» **WORK TO COMPLETE**:
List the skills that the passage on world poverty names as the parts of even the most basic education.

» **TEXT SEGMENT**:
--
World poverty has been on a steady decrease for years – and that’s great news. As an international community, we’ve worked together to learn many of the best solutions to poverty.
But globally, extreme poverty rose in 2021 for the first time in more than two decades. The World Bank forecast showed that in 2021, severe poverty increased to between 143 million and 163 million people.
Why is this happening?
Because threats like a global pandemic can compound the impact of conflict, climate change and debt. Not only can the impacts of the coronaviruses slow poverty reduction progress – they can reverse it.
As we consider rising poverty, it’s important to remember this: we can reverse the trend.
Here are some practical ways to start off:
Education is one of the best solutions to poverty. Globally speaking, even the most basic education – reading, writing and arithmetic – can open doors for children that would otherwise be locked tight. But it’s more than that.
Many experts say that the cycle of poverty simply can’t be broken unless children receive education. Many experts agree that educating more children is the solution to poverty the world has been looking for. Yet, even before COVID-19, 617 million youth globally lacked basic math and literacy skills.
Provide clean water
Ensuring children have access to clean water is one of the top solutions to poverty. Safe water close to home can protect children from water-borne diseases, and free them from long, often dangerous treks to fetch water. This gives them more time to be in school, learning.
--
» **PROVIDED RECORDS**:
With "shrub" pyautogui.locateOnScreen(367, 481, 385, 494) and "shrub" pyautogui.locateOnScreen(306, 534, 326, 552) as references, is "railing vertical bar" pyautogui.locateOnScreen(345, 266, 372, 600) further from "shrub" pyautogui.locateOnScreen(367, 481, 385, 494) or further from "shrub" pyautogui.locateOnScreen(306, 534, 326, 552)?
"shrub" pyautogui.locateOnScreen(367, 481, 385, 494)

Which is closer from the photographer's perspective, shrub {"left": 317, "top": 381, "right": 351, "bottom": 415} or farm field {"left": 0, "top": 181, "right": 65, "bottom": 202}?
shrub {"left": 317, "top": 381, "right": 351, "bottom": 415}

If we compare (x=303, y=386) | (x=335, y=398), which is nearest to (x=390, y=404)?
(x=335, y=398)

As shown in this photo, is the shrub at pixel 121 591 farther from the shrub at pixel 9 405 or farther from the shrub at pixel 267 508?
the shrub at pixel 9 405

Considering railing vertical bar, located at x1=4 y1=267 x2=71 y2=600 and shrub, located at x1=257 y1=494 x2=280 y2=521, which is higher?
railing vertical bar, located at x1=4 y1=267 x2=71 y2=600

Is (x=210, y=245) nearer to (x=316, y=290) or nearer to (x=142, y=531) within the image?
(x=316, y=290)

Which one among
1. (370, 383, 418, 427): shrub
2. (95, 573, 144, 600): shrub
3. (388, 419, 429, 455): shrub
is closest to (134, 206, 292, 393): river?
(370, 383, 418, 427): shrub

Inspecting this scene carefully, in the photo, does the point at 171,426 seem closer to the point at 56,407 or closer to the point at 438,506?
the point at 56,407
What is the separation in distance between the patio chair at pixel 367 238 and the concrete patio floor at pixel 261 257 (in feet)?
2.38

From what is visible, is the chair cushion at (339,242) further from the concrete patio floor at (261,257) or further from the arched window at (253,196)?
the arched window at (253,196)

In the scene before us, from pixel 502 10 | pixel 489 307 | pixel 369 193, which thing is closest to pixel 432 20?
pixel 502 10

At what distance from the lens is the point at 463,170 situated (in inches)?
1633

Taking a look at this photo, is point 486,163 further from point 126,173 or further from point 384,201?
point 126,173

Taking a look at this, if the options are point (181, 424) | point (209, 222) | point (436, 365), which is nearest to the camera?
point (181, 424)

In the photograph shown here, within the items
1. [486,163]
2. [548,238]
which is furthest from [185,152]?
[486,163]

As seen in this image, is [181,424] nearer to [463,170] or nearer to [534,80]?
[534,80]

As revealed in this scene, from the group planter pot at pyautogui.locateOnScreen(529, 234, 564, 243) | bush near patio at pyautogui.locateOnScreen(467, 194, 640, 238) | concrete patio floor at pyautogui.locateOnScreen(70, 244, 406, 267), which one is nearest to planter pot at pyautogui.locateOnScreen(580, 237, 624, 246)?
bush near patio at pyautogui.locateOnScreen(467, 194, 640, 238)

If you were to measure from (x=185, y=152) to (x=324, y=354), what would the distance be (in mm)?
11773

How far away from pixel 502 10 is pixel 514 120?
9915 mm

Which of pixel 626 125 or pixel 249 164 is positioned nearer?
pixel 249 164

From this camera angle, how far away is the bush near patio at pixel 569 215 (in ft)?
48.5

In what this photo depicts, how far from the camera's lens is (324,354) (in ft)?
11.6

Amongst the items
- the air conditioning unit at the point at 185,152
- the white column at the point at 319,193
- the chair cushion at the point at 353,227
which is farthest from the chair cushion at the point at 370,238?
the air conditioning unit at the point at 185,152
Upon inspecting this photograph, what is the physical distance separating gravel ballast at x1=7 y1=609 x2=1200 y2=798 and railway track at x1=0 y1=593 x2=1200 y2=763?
--
» **FINISHED EXERCISE**:
Reading, writing, arithmetic